### SUPPLIED PASSAGE
EU-intézmények és szervek
EU-intézmények és szervek
EU Institutions, bodies and agencies
ECHA is an EU agency, governed by EU public law. It has its own legal personality, but works together with the EU institutions, such as the European Commission, the European Parliament, the Council of the European Union, and with other EU agencies.
EU Institutions and bodies tabs
The Commission is ECHA’s key partner. It is responsible for planning, proposing and updating EU legislation as well as preparing implementing legislation that may be needed, for example, to set out fees for companies. It also makes sure that EU countries properly apply EU law, including the chemical laws that ECHA manages.
The Commission decides, for example, whether specific hazardous chemicals should be restricted under REACH or whether their continued use requires an authorisation. It also takes similar decisions under other pieces of legislation that ECHA manages. To support the decision making, the Commission requests scientific or technical advice from ECHA.
It may also ask ECHA to provide scientific advice in support of international activities, for instance, when developing and negotiating proposals for EU policy on managing the risks and hazards of chemicals.

### SET OF TASKS
#1 In the page on ECHA and the EU institutions, what kind of law governs ECHA?
#2 Write the next part of the page on ECHA and the EU institutions, picking up after its final sentence.

### EXTRACTED DATA
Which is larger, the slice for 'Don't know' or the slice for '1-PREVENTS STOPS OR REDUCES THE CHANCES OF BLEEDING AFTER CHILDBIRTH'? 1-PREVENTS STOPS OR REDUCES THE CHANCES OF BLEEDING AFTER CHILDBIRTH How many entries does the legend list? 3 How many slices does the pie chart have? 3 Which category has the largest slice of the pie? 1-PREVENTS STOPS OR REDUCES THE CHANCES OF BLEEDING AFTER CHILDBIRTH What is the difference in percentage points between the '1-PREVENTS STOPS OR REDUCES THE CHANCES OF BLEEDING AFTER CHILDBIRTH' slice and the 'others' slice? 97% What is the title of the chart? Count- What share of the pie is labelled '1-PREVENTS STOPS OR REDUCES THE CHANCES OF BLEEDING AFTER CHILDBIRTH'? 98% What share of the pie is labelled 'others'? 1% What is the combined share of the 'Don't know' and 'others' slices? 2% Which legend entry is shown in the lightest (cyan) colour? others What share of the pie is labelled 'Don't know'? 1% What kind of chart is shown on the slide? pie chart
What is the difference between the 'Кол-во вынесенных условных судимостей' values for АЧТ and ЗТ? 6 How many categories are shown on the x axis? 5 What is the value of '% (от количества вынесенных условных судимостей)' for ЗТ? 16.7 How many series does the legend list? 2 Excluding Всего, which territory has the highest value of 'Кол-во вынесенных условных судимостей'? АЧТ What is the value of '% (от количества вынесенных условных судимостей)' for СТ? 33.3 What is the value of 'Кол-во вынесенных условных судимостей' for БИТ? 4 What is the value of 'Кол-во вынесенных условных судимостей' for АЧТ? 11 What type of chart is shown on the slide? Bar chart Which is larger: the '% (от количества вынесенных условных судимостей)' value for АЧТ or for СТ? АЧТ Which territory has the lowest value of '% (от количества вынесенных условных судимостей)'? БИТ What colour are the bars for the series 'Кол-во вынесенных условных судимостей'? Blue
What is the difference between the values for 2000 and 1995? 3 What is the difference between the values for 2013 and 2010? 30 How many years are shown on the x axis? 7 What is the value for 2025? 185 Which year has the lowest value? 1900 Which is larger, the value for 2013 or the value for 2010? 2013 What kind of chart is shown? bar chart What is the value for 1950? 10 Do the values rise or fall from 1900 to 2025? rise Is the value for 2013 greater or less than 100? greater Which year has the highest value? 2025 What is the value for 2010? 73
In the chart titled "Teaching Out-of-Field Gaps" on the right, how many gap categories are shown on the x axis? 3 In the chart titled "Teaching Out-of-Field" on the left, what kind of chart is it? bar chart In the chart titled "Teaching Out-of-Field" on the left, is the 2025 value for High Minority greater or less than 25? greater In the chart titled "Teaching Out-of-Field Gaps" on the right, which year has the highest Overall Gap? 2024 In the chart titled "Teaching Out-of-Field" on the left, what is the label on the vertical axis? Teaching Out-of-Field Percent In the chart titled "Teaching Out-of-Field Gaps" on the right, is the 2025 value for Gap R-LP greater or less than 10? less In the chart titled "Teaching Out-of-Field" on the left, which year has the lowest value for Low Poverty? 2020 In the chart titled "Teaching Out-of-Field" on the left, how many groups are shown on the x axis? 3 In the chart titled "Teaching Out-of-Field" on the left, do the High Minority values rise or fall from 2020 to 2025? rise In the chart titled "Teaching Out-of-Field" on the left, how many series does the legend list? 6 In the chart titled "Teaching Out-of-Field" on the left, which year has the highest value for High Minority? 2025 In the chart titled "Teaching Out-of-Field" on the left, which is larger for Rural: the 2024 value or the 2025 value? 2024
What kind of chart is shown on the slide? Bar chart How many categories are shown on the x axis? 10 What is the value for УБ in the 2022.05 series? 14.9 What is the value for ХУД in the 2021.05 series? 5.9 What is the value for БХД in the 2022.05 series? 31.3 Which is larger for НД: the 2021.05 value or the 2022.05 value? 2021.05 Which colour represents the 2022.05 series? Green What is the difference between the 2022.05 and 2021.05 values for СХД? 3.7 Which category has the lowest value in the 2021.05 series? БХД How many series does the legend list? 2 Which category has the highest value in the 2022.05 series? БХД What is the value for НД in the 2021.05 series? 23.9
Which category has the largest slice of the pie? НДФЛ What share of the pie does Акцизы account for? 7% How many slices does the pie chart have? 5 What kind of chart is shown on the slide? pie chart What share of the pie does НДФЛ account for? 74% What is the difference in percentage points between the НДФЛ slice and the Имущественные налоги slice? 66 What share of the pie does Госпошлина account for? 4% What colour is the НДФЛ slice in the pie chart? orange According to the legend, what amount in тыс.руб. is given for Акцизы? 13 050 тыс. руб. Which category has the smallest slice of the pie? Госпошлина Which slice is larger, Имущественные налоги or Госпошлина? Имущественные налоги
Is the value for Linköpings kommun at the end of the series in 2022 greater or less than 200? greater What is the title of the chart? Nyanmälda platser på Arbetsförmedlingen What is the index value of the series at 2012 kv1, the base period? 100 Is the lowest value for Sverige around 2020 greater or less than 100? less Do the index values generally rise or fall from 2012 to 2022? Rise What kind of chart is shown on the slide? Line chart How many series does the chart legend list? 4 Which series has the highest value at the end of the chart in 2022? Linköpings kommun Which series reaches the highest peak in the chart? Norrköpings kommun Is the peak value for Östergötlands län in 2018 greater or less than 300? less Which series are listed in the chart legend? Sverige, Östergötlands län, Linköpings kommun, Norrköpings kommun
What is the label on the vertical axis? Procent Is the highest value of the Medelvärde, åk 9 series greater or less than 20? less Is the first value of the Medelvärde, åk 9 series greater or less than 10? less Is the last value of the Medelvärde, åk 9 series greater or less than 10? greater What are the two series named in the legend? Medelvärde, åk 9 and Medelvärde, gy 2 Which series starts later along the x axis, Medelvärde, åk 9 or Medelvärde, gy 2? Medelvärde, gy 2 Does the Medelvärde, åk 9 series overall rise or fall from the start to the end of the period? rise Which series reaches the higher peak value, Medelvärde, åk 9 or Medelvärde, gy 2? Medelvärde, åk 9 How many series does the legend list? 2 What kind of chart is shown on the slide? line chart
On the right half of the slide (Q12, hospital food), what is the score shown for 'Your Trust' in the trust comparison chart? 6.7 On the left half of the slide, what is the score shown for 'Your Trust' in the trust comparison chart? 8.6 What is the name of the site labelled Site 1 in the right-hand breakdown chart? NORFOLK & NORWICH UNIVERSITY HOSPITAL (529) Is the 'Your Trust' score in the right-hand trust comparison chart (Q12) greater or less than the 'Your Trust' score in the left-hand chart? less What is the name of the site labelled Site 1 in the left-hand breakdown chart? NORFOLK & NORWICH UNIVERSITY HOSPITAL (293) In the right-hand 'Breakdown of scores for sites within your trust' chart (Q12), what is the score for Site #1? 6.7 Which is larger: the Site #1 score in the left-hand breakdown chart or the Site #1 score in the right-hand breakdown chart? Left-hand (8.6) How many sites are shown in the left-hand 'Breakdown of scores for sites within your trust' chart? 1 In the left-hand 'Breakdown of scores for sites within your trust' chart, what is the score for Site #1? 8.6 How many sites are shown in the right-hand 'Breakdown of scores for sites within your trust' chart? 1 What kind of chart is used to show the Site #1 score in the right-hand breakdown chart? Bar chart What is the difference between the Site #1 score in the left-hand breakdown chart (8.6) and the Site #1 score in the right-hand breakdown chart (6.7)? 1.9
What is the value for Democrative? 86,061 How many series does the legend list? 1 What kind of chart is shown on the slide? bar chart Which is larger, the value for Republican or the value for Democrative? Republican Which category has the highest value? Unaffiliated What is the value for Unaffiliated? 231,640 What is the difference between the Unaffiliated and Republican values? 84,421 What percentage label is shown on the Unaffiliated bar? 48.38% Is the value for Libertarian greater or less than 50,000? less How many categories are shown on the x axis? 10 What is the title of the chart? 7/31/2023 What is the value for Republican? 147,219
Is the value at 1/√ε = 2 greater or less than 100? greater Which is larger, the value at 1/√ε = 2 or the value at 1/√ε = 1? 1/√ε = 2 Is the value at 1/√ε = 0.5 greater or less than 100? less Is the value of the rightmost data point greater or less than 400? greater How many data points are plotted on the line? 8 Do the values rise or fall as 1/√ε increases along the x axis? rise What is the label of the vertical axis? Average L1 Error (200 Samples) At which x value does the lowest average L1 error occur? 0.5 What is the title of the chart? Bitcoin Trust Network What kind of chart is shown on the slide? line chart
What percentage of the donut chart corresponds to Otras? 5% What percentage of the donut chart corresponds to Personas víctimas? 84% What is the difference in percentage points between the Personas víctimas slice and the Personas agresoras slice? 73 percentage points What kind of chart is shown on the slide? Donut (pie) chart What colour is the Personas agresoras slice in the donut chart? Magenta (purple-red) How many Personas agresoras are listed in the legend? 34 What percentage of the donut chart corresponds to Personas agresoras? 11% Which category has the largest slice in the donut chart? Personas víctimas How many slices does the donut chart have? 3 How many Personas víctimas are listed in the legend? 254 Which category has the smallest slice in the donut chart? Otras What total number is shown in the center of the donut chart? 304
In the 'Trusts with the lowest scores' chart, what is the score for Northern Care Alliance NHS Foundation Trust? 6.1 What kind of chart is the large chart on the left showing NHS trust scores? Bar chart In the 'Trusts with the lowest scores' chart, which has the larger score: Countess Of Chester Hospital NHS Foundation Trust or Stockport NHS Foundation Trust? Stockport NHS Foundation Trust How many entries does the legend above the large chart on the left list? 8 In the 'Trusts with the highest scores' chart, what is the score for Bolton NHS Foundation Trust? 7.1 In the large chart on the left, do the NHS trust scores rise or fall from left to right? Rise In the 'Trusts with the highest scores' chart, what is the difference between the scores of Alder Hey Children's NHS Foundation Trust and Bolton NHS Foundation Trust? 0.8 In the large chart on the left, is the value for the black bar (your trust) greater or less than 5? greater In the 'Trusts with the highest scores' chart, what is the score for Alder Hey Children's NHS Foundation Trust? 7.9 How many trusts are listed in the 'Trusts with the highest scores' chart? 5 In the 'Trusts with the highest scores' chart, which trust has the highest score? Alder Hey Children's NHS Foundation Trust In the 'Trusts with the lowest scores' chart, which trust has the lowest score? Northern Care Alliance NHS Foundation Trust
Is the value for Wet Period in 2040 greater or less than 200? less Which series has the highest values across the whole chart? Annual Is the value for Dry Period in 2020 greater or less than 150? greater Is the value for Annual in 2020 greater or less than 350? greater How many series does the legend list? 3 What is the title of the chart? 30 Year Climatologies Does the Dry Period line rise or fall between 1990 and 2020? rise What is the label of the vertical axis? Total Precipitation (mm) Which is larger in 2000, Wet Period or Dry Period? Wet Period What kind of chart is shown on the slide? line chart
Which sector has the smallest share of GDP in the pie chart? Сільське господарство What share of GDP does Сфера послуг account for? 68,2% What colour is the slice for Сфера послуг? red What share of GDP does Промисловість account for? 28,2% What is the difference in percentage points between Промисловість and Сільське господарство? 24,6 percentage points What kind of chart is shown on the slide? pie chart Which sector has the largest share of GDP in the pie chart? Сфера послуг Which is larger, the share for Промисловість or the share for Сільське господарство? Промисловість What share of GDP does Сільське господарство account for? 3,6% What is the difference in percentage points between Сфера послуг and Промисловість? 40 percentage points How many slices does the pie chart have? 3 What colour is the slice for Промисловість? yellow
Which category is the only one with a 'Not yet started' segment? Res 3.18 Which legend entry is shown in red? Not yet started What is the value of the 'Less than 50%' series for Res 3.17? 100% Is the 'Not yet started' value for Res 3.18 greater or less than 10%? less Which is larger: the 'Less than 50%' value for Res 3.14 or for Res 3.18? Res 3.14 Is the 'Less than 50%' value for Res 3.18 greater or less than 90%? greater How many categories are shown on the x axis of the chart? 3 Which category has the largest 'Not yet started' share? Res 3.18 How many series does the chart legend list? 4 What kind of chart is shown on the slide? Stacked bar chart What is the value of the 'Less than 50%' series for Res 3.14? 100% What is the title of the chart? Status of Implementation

### EXPECTED RESULTS
#1 EU public law.

#2
The Commission supervises ECHA’s use of financial resources and the allocation of human resources.
It also appoints six representatives to the Agency’s Management Board, including three members without voting rights to represent interested parties.
European Commission Directorates-General
The different departments responsible for specific policy areas within the Commission are called Directorates-General (DGs). The following DGs are responsible for chemicals legislation or tasks that ECHA implements:
- The Directorate-General for Internal Market, Industry, Entrepreneurship and SMEs (DG GROW) is ECHA’s main partner DG. It is responsible for the REACH and CLP regulations alongside the Directorate-General for Environment (DG ENV). It takes care of budgetary and administrative matters related to ECHA as well as the EU Observatory for Nanomaterials (EUON) and EU Chemicals Legislation Finder (EUCLEF).
- DG ENV is responsible for the REACH and CLP regulations together with DG GROW. In addition, it is in charge of the Prior Informed Consent (PIC) and Persistent Organic Pollutants (POPs) regulations, and the Waste Framework and Drinking Water directives. It leads the EU’s activity on international chemicals policy, such as OECD cooperation, the Stockholm and Rotterdam conventions, and relations to the Strategic Approach to International Chemicals Management (SAICM).
- The Directorate-General for Health and Food Safety (DG SANTE) is in charge of biocides legislation and a number of scientific issues, such as criteria for endocrine disruptors.
- The Directorate-General for Employment, Social Affairs & Inclusion (DG EMPL) is responsible for the Chemical Agents and Carcinogens and Mutagens directives, related to worker protection.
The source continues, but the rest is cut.